DPA user authentication
DPA offers the user authentication options described in the following sections.
AD and LDAP
DPA supports Active Directory (AD) and Lightweight Directory Access Protocol (LDAP) authentication. Using your existing authentication infrastructure eliminates the need to duplicate your user accounts in DPA. After you configure AD or LDAP authentication, users can log in with their domain account or a custom user account created by DPA.
AD user authentication
DPA integrates with Windows Active Directory (AD). DPA uses the security group information from AD to assign permissions to groups. To configure DPA user authentication and permissions using AD, see Configure Active Directory or LDAP.
If your repository database is Azure SQL and you are monitoring one or more Azure SQL databases, you can use Azure AD authentication in DPA. To configure DPA user authentication and permissions using Azure AD, see Use Azure AD authentication in DPA.
LDAP user authentication
DPA integrates with most LDAP implementations to assign permissions to groups.
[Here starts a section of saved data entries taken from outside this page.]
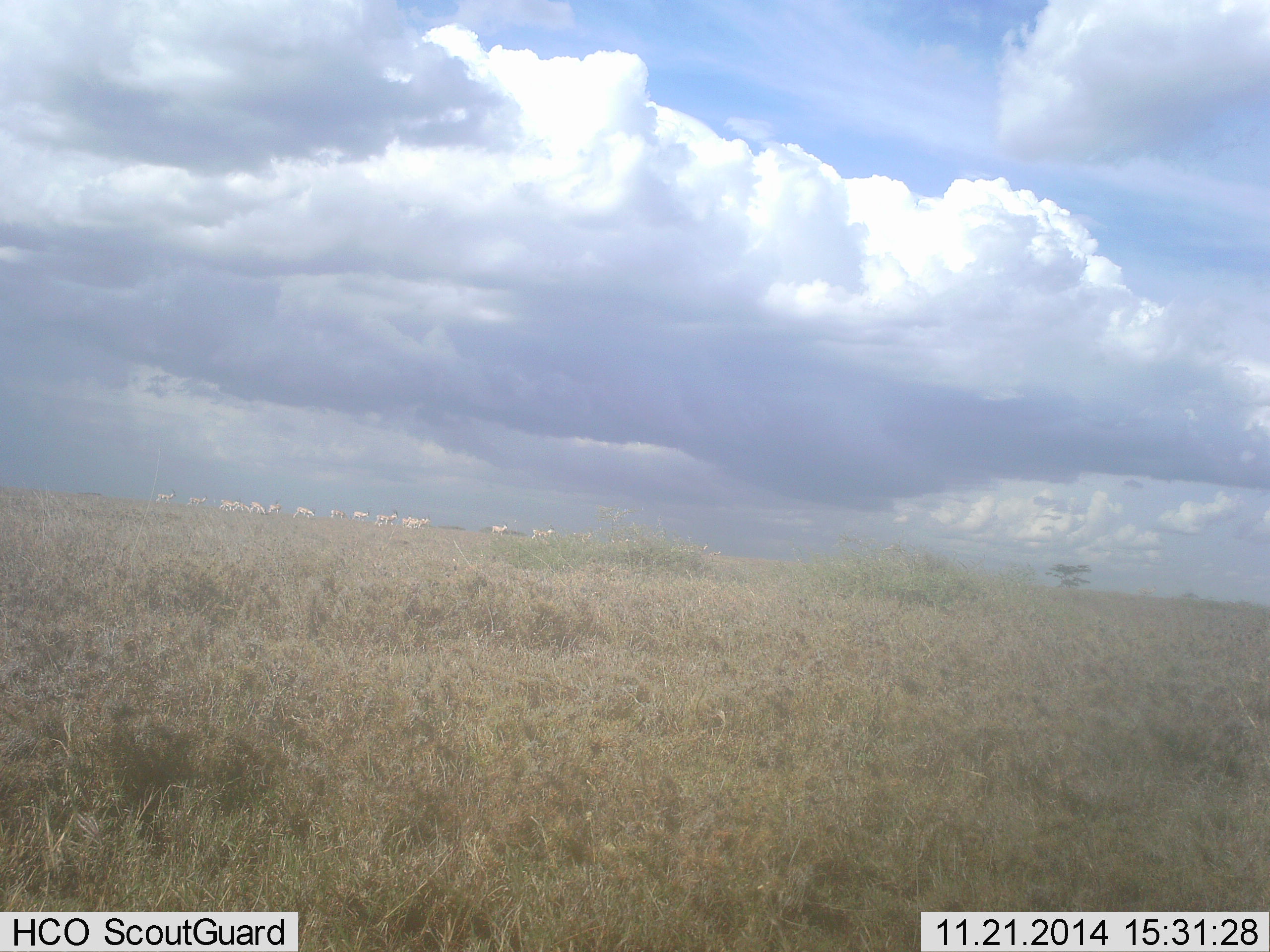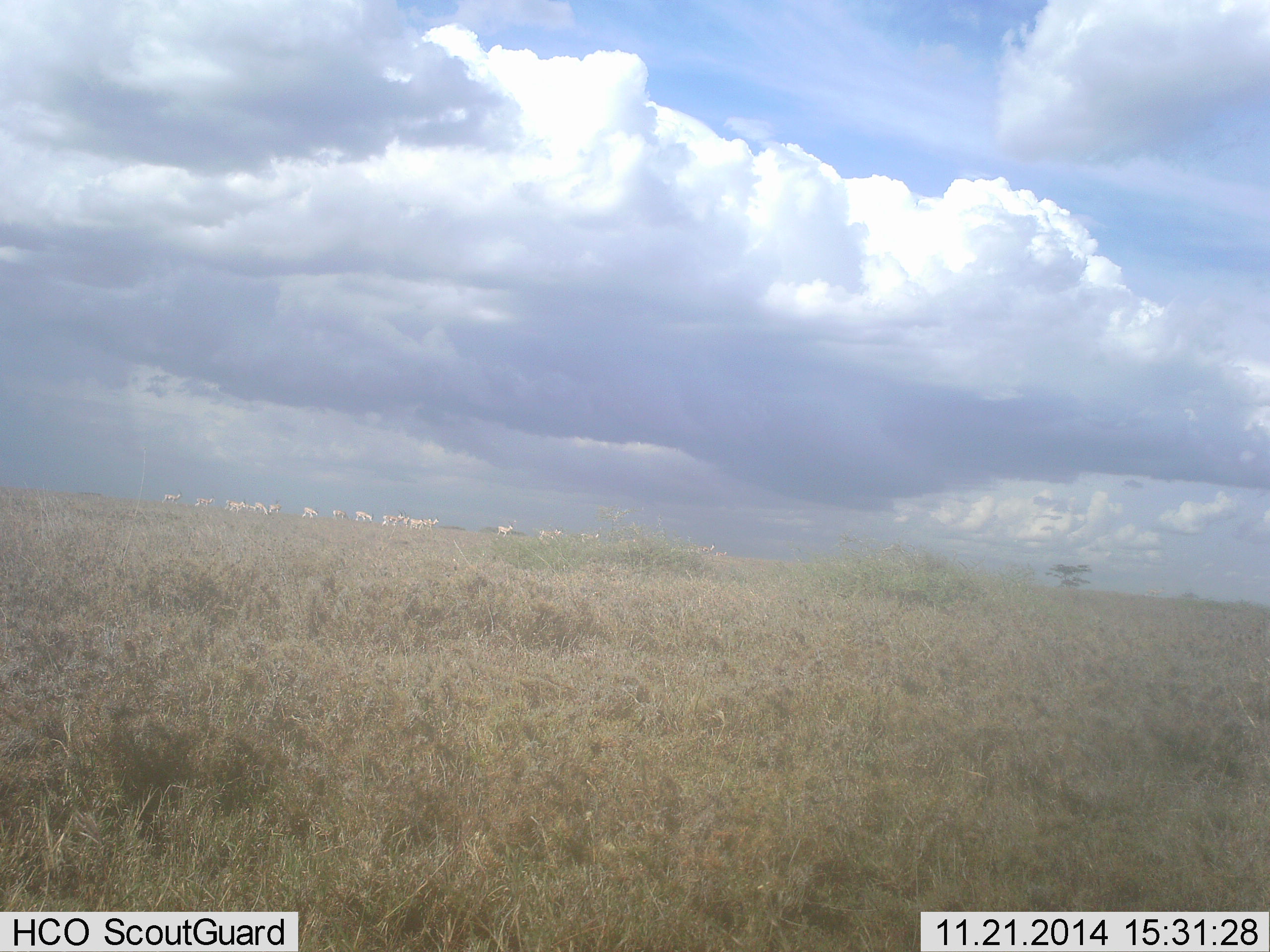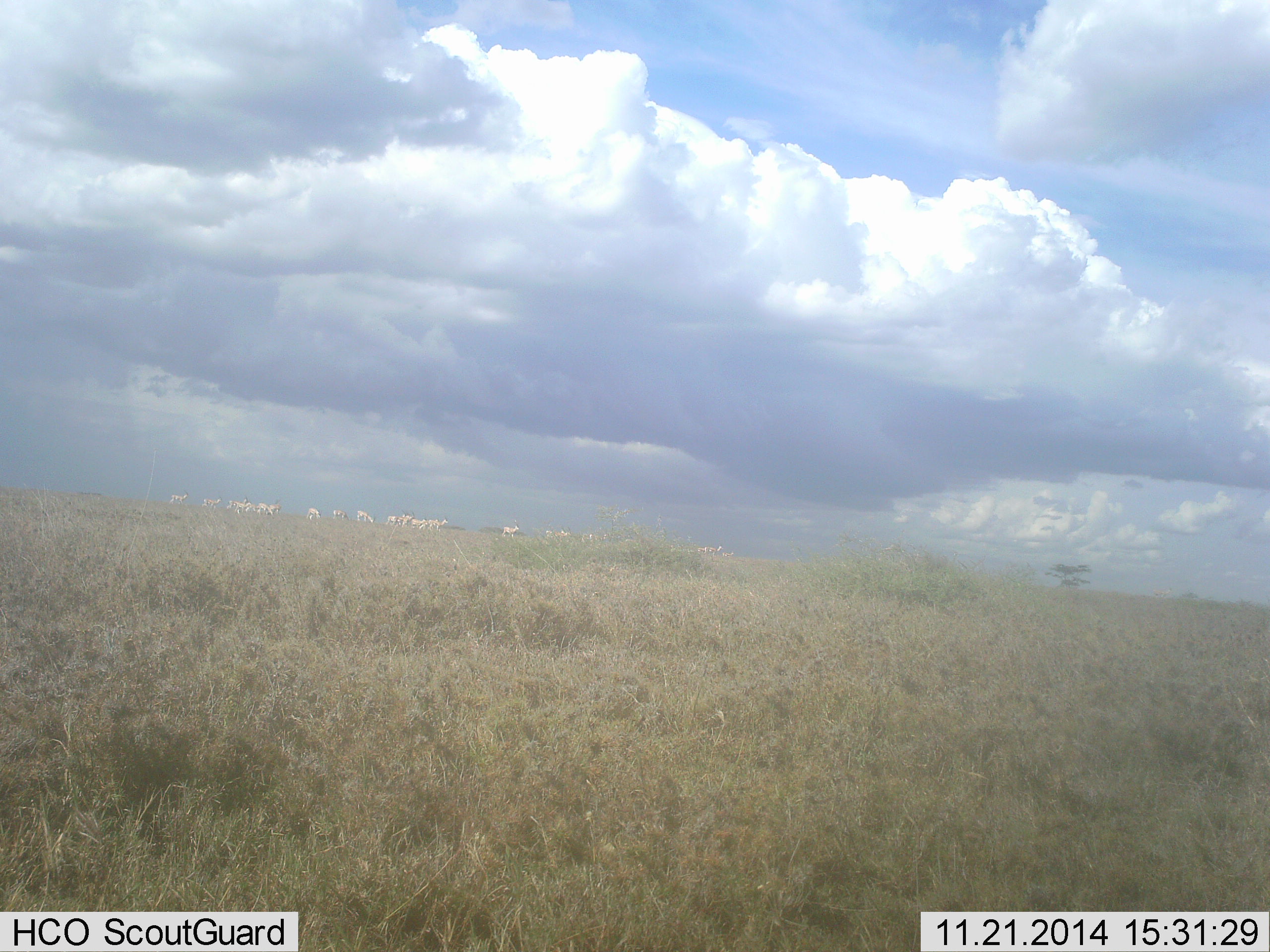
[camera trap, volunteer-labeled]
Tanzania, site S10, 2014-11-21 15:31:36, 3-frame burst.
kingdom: Animalia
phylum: Chordata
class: Mammalia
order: Perissodactyla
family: Equidae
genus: Equus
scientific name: Equus quagga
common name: plains zebra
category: zebra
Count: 11-50.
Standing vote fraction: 12%.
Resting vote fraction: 0%.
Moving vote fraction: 88%.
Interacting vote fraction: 0%.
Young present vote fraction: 0%.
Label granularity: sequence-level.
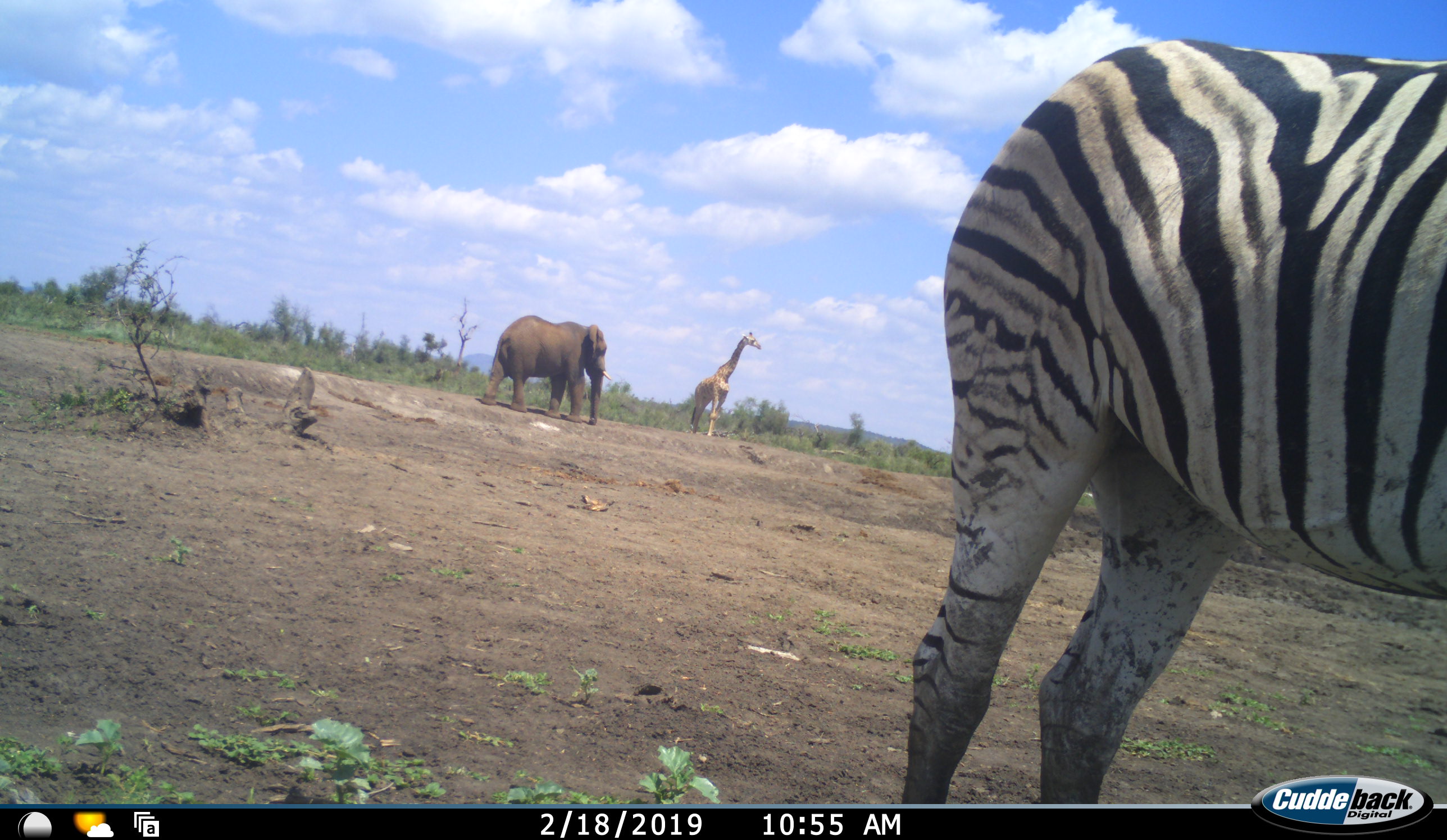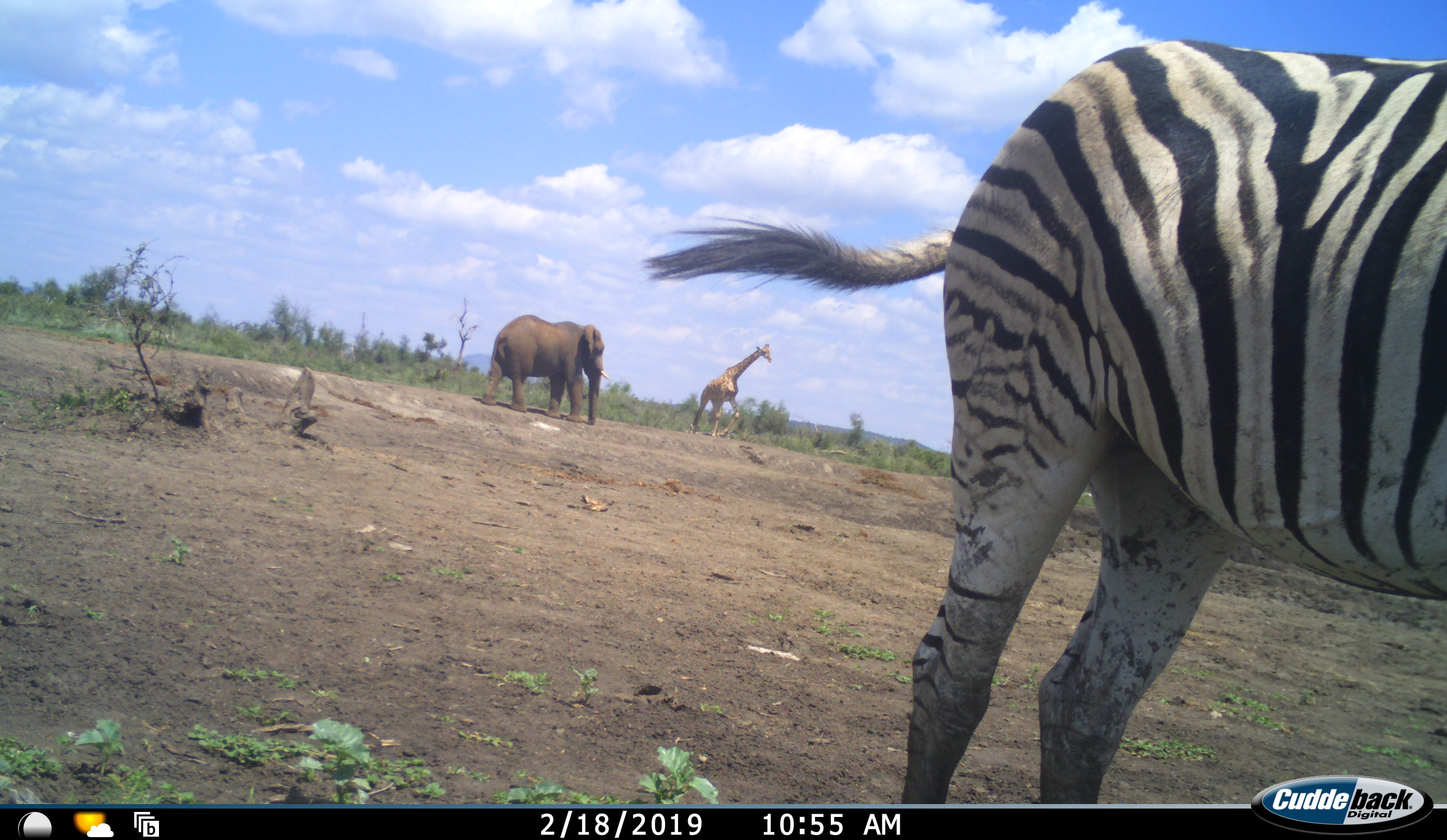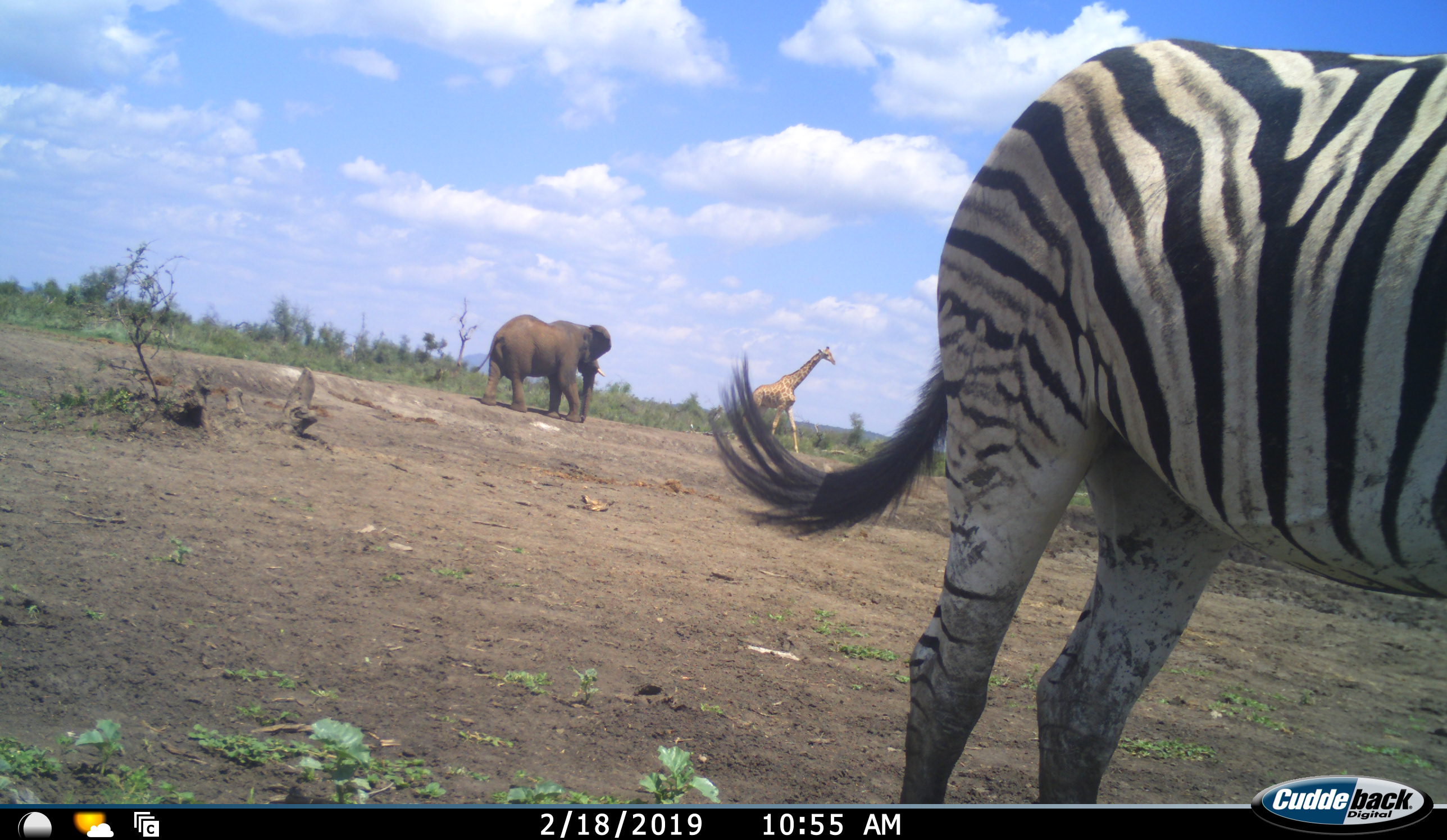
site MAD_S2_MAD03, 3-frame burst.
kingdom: Animalia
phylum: Chordata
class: Mammalia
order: Proboscidea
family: Elephantidae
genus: Loxodonta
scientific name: Loxodonta africana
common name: african bush elephant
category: elephant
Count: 1.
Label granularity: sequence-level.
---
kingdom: Animalia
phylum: Chordata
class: Mammalia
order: Artiodactyla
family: Giraffidae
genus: Giraffa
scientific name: Giraffa camelopardalis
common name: giraffe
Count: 1.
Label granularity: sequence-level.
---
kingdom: Animalia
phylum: Chordata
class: Mammalia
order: Perissodactyla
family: Equidae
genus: Equus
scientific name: Equus quagga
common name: plains zebra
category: zebraplains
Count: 1.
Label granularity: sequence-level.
To configure DPA user authentication and permissions using LDAP, see Configure Active Directory or LDAP.
Using single sign-on (SSO), your AD users can log in to DPA without re-entering the domain credentials they used to log in to their operating system. Before you configure DPA for SSO, configure DPA for AD authentication.
Common Access Cards
You can use a Common Access Card (CAC) to log in to Windows and DPA. Before using a CAC, configure DPA for AD, and then for SSO as described in the sections above.
SAML authentication in DPA offers single sign-on (SSO) and the opportunity to use different credential storage or multifactor authentications using third-party providers like Okta, Azure AD, or Keycloak.
What is SAML?
The Security Assertion Markup Language (SAML) is an open standard for exchanging authentication and authorization data between an identity provider (IdP) and a service provider (SP). The most common use of SAML is web browser single sign-on (SSO). DPA supports SAML 2.0.
Authentication is determining that the users are who they claim to be. Authorization is determining if users have the right to access certain systems or content.